■ **What is being asked**:
Please show, in full, every line below that contains the word "list". Case counts.

## begin Provided entries

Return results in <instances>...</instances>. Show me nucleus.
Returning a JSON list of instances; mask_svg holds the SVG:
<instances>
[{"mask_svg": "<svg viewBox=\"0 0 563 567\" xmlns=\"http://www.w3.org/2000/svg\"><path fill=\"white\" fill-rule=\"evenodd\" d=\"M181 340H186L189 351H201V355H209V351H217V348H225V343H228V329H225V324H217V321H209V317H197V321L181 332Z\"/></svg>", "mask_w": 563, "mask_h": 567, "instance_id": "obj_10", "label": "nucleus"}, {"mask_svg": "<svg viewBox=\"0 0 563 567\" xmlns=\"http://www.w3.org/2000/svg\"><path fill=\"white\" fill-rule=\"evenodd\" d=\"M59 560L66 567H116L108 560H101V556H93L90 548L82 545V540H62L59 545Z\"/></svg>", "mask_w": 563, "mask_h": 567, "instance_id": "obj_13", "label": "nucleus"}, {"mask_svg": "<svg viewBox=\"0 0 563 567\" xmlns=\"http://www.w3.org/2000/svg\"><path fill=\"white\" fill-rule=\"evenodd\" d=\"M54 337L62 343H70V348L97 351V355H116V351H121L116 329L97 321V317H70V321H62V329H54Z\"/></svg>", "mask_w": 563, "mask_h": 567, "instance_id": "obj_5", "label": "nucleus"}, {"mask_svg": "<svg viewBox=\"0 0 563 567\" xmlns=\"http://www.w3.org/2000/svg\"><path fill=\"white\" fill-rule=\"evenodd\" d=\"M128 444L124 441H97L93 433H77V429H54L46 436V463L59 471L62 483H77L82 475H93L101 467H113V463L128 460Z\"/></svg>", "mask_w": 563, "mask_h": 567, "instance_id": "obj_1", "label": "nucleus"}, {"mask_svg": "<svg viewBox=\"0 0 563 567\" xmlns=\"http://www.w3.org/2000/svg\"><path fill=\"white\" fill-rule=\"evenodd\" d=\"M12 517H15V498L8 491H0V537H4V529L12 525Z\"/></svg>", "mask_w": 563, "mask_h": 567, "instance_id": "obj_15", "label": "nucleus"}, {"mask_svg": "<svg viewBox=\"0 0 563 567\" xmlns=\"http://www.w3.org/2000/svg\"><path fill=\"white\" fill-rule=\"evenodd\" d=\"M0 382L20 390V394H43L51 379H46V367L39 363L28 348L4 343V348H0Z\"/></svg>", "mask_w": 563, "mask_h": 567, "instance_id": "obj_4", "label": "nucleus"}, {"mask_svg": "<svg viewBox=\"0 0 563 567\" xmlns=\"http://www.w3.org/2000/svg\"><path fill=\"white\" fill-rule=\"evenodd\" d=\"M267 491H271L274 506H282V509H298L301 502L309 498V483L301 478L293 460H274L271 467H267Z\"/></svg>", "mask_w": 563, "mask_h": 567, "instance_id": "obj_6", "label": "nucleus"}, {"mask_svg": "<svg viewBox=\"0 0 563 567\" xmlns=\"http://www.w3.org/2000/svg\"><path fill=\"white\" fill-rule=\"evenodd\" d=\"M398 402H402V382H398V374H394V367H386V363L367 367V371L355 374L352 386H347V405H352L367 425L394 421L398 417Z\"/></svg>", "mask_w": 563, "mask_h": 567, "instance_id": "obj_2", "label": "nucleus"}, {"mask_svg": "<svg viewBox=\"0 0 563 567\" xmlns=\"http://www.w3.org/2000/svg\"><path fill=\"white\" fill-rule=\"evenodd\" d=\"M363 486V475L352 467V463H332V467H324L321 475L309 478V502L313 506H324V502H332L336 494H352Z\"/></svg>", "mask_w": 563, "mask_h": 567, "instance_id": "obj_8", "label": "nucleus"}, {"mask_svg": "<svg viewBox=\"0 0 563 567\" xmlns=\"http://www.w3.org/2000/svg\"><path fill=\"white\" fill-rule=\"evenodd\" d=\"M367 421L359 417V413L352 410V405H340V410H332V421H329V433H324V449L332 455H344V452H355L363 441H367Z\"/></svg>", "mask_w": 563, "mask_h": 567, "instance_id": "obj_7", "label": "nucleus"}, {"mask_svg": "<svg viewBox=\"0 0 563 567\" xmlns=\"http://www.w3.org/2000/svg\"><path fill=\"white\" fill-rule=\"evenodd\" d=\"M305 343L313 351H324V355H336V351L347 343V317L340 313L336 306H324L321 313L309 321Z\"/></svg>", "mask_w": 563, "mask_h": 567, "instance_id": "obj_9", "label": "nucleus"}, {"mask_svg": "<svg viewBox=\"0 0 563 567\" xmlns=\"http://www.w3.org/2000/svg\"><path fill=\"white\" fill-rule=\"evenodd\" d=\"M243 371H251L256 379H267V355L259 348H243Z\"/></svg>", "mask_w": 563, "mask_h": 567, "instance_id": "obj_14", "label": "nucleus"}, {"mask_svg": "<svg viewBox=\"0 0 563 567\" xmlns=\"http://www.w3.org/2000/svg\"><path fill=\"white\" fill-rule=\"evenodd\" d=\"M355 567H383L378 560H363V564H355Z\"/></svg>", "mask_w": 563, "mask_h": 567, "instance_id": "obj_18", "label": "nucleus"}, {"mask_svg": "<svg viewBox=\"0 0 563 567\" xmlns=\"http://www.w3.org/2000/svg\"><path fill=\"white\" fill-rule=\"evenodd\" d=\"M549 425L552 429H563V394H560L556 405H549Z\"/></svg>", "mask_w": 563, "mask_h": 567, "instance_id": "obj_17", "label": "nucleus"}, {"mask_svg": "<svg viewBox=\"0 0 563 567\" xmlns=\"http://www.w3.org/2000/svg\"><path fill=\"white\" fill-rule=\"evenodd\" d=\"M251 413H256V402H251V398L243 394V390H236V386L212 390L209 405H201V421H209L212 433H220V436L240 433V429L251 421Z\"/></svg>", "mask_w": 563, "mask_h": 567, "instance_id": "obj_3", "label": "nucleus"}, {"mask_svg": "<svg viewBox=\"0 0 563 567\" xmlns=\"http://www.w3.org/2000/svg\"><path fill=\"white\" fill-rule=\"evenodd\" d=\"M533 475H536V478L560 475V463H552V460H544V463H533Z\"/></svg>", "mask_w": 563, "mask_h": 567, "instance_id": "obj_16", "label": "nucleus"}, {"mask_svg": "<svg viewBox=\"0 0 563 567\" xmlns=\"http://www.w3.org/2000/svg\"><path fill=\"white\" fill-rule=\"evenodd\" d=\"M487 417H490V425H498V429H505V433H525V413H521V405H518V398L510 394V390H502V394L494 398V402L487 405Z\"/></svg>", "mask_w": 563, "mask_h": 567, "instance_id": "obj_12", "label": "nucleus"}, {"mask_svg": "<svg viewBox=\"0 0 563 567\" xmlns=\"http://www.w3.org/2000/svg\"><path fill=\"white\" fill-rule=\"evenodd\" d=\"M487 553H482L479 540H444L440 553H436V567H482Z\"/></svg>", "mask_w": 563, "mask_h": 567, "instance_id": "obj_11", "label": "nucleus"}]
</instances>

## end Provided entries
## begin Provided entries

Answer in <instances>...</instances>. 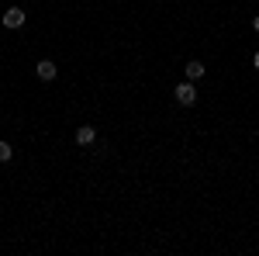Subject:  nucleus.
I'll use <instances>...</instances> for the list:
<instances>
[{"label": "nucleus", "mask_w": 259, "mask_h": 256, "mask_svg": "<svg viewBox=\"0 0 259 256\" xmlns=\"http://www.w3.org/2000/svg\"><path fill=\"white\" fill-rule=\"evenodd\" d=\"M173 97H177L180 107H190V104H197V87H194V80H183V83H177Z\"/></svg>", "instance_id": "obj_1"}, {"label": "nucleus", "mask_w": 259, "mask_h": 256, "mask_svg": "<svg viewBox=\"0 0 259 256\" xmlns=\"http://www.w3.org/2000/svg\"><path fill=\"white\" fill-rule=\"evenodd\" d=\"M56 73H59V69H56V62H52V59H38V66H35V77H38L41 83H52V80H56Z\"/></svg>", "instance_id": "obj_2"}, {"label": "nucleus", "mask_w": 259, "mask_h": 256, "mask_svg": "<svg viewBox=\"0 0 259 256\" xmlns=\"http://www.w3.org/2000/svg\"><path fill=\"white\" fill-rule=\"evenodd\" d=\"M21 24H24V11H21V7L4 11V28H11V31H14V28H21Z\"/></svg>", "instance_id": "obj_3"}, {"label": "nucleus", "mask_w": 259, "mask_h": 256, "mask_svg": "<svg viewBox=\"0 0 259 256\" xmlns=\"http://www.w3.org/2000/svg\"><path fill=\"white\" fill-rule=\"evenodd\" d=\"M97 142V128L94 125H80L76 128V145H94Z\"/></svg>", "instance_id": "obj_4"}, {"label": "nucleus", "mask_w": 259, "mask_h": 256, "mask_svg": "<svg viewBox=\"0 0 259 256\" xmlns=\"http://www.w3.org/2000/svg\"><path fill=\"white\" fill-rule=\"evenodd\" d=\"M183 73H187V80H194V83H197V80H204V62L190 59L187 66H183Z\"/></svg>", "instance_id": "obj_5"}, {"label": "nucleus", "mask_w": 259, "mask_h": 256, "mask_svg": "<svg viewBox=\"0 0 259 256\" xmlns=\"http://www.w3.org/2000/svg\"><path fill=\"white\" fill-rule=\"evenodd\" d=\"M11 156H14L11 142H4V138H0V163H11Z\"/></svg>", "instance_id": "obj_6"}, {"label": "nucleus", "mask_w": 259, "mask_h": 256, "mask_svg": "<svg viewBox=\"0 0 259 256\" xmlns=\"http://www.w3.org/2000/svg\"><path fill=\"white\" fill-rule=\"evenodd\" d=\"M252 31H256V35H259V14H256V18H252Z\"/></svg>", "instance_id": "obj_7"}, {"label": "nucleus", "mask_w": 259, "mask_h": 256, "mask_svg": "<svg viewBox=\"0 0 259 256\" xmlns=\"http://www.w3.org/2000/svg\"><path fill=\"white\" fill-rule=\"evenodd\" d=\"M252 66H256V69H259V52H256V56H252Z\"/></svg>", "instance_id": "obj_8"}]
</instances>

## end Provided entries

■ **Task result**:
Returning a JSON list of instances; mask_svg holds the SVG:
I'll use <instances>...</instances> for the list:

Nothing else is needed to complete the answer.